Na sessão deste próximo sábado, 11 de agosto, às 14:30h, o Cineclube Dissenso exibirá A FORTALEZA INFERNAL (The Keep, 1983). Vagamente adaptado do best seller de F. Paul Wilson, o segundo longa de Michael Mann para as telas de cinema foi a única incursão do diretor no universo dos gêneros fantásticos. Trata-se de um daqueles títulos que foram um fracasso de público e crítica na ocasião de seu lançamento e que agora desfrutam de uma melhor compreensão graças ao valor que fãs e estudiosos deram a ele com o passar dos anos.

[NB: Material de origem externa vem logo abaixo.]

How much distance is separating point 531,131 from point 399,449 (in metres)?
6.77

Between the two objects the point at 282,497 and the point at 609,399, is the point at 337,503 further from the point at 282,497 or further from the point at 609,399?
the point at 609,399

O livro de Wilson é uma história gótica de horror ambientada na Romênia de 1941, durante a 2a. Guerra Mundial. Mann queria mais do que apenas contar uma história de horror, ele também tentou fazer de A FORTALEZA INFERNAL um conto de fadas para adultos e não poupou o seu filme de sequências surrealistas. Ele vinha de um longa completamente urbano chamado PROFISSÃO LADRÃO (Thief, 1981), uma obra-prima que não apenas traria todos os elementos a serem trabalhados pelo diretor em seus futuros filmes policiais, mas também o seu forte apuro visual e o interesse em buscar a humanidade de seus personagens. De certa forma, apesar da completa diferença de gêneros e cenário, A FORTALEZA INFERNAL progride com o interesse do diretor no comportamento destes personagens, agora em sua maioria, um grupo de nazistas que acidentalmente libera uma maligna entidade sobrenatural da Fortaleza do título.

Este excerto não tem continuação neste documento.